» 作業内容:
マイクロカプセル剤に関する以下の本文を、一字も改変せずに全文再掲せよ。

» 対象本文:
説明

マイクロカプセル剤及びその製造方法

【課題】 害虫に対して適度な残効性を有し、環境に優しいマイクロカプセル殺虫組成物を提供する。
【解決手段】 ゼラチンまたはゼラチンおよび多糖類からなる膜中に殺虫活性成分を保持せしめたマイクロカプセル剤であり、好ましくは殺虫成分がピレトリンまたは分子中にハロゲン原子を含有しないピレスロイド系化合物であるマイクロカプセル組成物である。マイクロカプセルの粒子径は5μm以上100μm以下であることが好ましく、マイクロカプセル内にカプセルの粒子径未満の大きさの吸油性固体粒子を内包させることができる。

【発明の詳細な説明】
【技術分野】
【0001】
本発明は、ゼラチンあるいはゼラチン及び多糖類からなる膜中に殺虫活性成分を保持せしめたマイクロカプセル剤及びその製造法に関する。
【背景技術】
【0002】
従来、シロアリやヒラタキクイムシ等の木材害虫、ゴキブリ、ハエ、カ等の衛生害虫、ヨトウムシ、ウンカ、ヨコバイ等の農園芸害虫による害を防ぐために種々の殺虫組成物が提案されてきた。これらの殺虫組成物の有効成分は殺虫活性が高く、安全かつ環境に優しく、適度な残効性を有することが求められてきた。効力を持続させるための殺虫製剤として、マイクロカプセル剤がある。マイクロカプセル剤は殺虫成分がカプセル内に封入されているため、分解が起こりにくくなり、残効性が得られる。

» 提供データ:
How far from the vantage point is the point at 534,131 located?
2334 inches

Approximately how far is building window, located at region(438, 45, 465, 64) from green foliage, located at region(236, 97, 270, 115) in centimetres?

» 作業結果:
説明

マイクロカプセル剤及びその製造方法

【課題】 害虫に対して適度な残効性を有し、環境に優しいマイクロカプセル殺虫組成物を提供する。
【解決手段】 ゼラチンまたはゼラチンおよび多糖類からなる膜中に殺虫活性成分を保持せしめたマイクロカプセル剤であり、好ましくは殺虫成分がピレトリンまたは分子中にハロゲン原子を含有しないピレスロイド系化合物であるマイクロカプセル組成物である。マイクロカプセルの粒子径は5μm以上100μm以下であることが好ましく、マイクロカプセル内にカプセルの粒子径未満の大きさの吸油性固体粒子を内包させることができる。

【発明の詳細な説明】
【技術分野】
【0001】
本発明は、ゼラチンあるいはゼラチン及び多糖類からなる膜中に殺虫活性成分を保持せしめたマイクロカプセル剤及びその製造法に関する。
【背景技術】
【0002】
従来、シロアリやヒラタキクイムシ等の木材害虫、ゴキブリ、ハエ、カ等の衛生害虫、ヨトウムシ、ウンカ、ヨコバイ等の農園芸害虫による害を防ぐために種々の殺虫組成物が提案されてきた。これらの殺虫組成物の有効成分は殺虫活性が高く、安全かつ環境に優しく、適度な残効性を有することが求められてきた。効力を持続させるための殺虫製剤として、マイクロカプセル剤がある。マイクロカプセル剤は殺虫成分がカプセル内に封入されているため、分解が起こりにくくなり、残効性が得られる。